» TEXTE À LIRE:

Mais au fond, chimiquement parlant, c’est quoi un carburant marin ?

Examiné sous la loupe de la chimie, un carburant liquide marin représente un ensemble hétérogène de molécules de hauts poids moléculaires et de haut point d’ébullition. A vrai dire, il serait même plus rigoureux de parler de carburants marins (au pluriel) (Figure 1).

Figure 1. Illustration très schématisée et vulgarisée de la production de carburants marins par raffinage pétrolier. @AuroreRichel_2019

En effet, après la distillation du pétrole, les coupes pétrolières les plus lourdes subissent plusieurs traitements ultérieurs qui vont générer, de manière simplifiée, diverses sous-fractions (qui possèdent donc des compositions chimiques globales distinctes) qui vont être employées comme carburants marins pour des engins équipés de moteurs différents. Ces fractions spécifiques sont dénotées par des abréviations d’usage. Les navires maritimes exploitent ainsi à ce jour majoritairement 3 types de carburants différents : le HFO (abréviation de Heavy Fuel Oil), le MGO (Marine Gasoil) et le MDO (Marine Diesel Oil, norme ISO 8217) qui est en réalité un mélange de MGO et de HFO. A ce jour, la consommation en ces carburants toutes catégories confondues se répartit comme suit pour le transport et fret maritime : porte-conteneurs 22%, vraquiers 18%, pétroliers 13%, cargos marchandises 7%, navires rouliers (ro-roet ro-pax) 6%, chimiquiers 6%, bateaux de pêche 5%, méthaniers 5%, bateaux de croisières 4%, autres 14% (Source : concawe.eu).

Le Tableau 1 illustre les caractéristiques de ces 3 carburants liquides spécifiques. Comme on peut le constater, ces différents carburants marins se différencient d’une part par leur volume d’utilisation de même que par leur prix, et d’autre part par la quantité de soufre intrinsèque qu’ils contiennent.

» DONNÉES SOURCES:
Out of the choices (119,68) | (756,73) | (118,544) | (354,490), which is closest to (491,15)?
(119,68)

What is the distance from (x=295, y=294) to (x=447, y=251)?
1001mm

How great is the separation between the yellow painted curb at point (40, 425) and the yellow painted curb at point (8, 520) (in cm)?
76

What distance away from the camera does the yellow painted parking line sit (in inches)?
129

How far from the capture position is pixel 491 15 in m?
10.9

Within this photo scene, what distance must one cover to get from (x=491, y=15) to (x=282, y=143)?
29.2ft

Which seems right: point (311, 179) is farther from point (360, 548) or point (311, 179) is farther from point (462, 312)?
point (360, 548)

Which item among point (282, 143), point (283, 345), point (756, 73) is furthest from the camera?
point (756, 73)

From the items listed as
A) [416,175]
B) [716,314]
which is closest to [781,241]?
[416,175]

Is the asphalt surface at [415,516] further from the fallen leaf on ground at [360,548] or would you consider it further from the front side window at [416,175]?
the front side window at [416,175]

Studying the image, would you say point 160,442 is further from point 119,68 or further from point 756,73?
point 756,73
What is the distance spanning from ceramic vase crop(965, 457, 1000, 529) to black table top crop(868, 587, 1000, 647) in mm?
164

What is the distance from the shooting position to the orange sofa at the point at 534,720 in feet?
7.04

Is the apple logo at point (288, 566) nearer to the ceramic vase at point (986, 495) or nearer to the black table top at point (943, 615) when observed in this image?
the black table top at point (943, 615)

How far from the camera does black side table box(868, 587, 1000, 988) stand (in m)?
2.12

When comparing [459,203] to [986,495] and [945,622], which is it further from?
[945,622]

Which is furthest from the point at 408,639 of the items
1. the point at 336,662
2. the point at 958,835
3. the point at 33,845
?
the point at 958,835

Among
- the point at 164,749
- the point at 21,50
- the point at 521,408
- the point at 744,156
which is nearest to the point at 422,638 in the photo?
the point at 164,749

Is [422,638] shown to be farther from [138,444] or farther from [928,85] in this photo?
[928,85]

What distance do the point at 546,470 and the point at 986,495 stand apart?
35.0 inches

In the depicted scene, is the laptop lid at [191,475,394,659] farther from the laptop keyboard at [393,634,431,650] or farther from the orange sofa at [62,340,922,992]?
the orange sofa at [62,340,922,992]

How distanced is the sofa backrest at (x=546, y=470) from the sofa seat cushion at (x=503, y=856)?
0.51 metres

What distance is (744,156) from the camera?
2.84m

» DÉFIS:
a - Indiquez combien de lignes des entrées contiennent le mot « black », en tenant compte de la casse. Donnez uniquement le nombre.
b - Prolongez le texte sur les carburants marins à partir de sa dernière phrase.

» RÉPONSES AUX DÉFIS:
a - 4

b -
Tableau 1. Caractéristiques des principaux carburants marins  (Consommation établie sur l’année de référence 2012 et comparée avec 2017, Prix en USD sur l’année de référence 2018). Données adaptées du ONRL/TM-2018/1080 report – Oak Ridge National Laboratory (USA, Décembre 2018) et de BP Statistical Review of World Energy

Le HFO est le carburant marin le plus exploité, le moins cher, mais c’est aussi celui qui contient la plus haute teneur en soufre. C’est un liquide très visqueux, à la limite goudronneux qui doit être préchauffé avant son utilisation (Figure 2). Le HFO est devenu le carburant standard des gros moteurs diesel marins lors de la crise pétrolière des années 70 et 80 et a nécessité une adaptation poussée du système d’injection et des autres composants des moteurs à basse et moyenne vitesse, qui sont encore les seuls moteurs alternatifs capables de fonctionner avec ce carburant lourd.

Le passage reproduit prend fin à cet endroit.